We find our identity is, in the light of Christ, not based on where we have been or ancestry or social standing, but on our part in the realization of God’s future, a future with hope. Our true vocation is to build God’s kingdom.

God is doing an amazing thing! The Spirit leads and the Church follows, as the good news of the free Spirit, the word of the Kingdom coming, spreads to all people. And we are called to join in this work.

We enjoy and celebrate what God is doing. We are invited into the unity of love, which is God’s own nature, and to share and abide in that love.

The Spirit is the life-giving breath of God, the wind of his grace, the fire of his love.
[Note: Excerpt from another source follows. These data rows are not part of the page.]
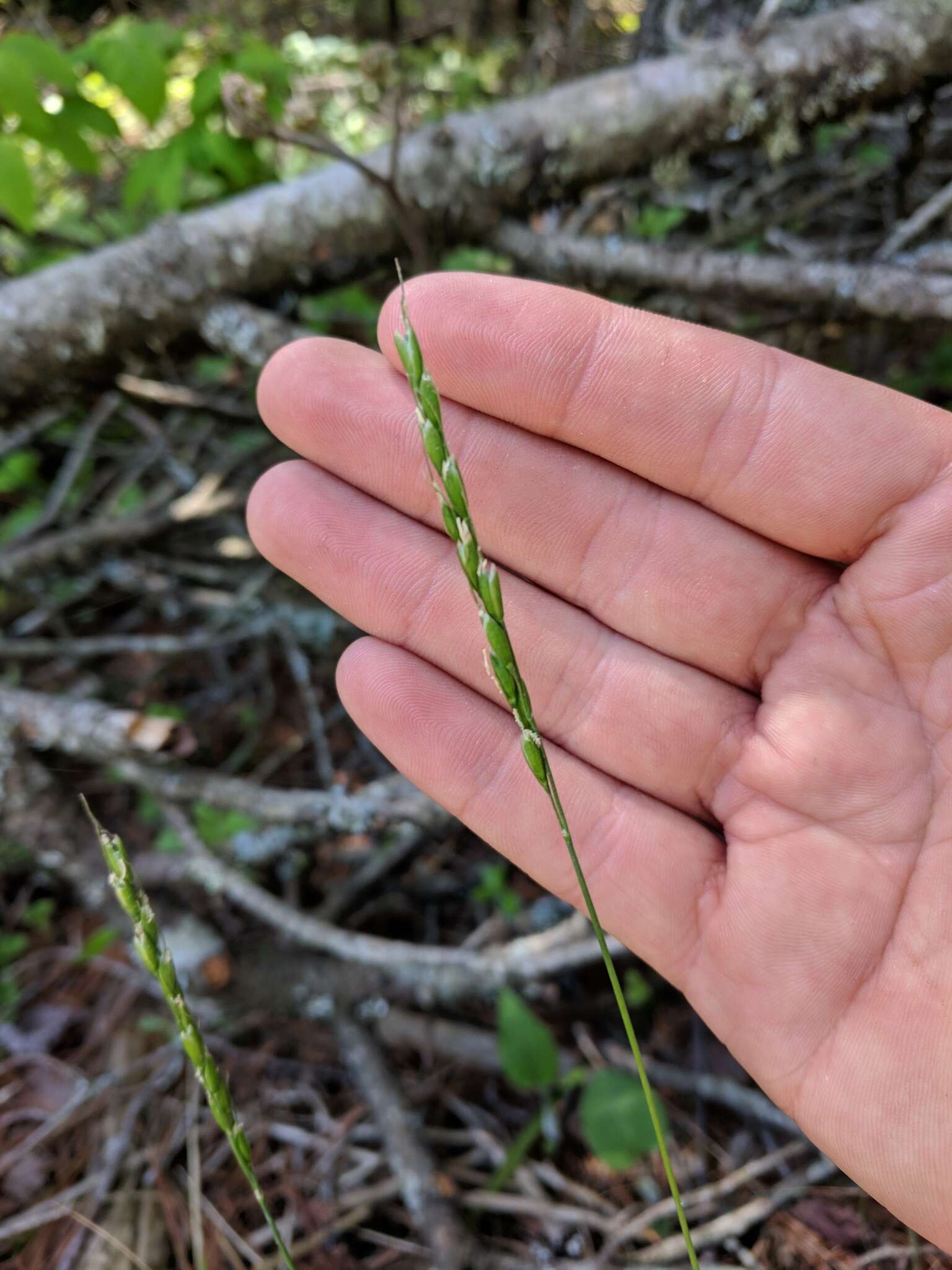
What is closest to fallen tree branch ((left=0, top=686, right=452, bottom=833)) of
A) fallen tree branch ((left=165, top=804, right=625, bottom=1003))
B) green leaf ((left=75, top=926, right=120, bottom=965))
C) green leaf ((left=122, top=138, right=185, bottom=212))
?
fallen tree branch ((left=165, top=804, right=625, bottom=1003))

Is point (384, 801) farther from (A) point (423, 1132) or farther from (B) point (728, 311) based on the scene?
(B) point (728, 311)

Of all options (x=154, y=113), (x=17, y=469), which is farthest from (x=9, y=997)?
(x=154, y=113)

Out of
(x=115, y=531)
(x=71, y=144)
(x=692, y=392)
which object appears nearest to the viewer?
(x=692, y=392)

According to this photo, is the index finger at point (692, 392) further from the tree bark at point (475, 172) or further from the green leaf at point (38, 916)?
the green leaf at point (38, 916)

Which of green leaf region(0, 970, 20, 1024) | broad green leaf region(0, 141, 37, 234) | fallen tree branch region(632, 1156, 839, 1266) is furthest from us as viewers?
green leaf region(0, 970, 20, 1024)

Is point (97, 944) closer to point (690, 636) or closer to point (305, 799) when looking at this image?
point (305, 799)

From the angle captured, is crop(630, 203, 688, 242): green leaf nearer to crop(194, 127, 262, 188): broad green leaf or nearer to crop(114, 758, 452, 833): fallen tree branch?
crop(194, 127, 262, 188): broad green leaf

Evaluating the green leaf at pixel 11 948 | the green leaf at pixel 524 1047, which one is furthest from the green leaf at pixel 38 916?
the green leaf at pixel 524 1047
It brings us into intimacy with the divine.

The Spirit is the Paraclete, the one who walks beside us and guides us, and the one who leads us, whom we follow into a hopeful future.


Holy Spirit, comforter and advocate, grant us the courage to witness in word and deed, to the teachings and acts of Jesus, to spread the news that God is at work in the world reconciling all things to himself.

Come, Holy Spirit, convince the world of truth, turn it from sin to righteousness, in your judgment burn away falsehood and expose the reality of love. Guide us into all truth.

Encourage us in faith and witness that we may show forth in our lives what lives in our hearts, the liberating gospel of your love.

May your continuing presence in our lives bring comfort to us and become in us a beacon of light to the world.

Glory to God whose power, working in us, can do infinitely more than we can ask or imagine: Glory to him from generation to generation in the Church, and in Christ Jesus forever and ever. Amen.    (Ephesians 3:20, 21.)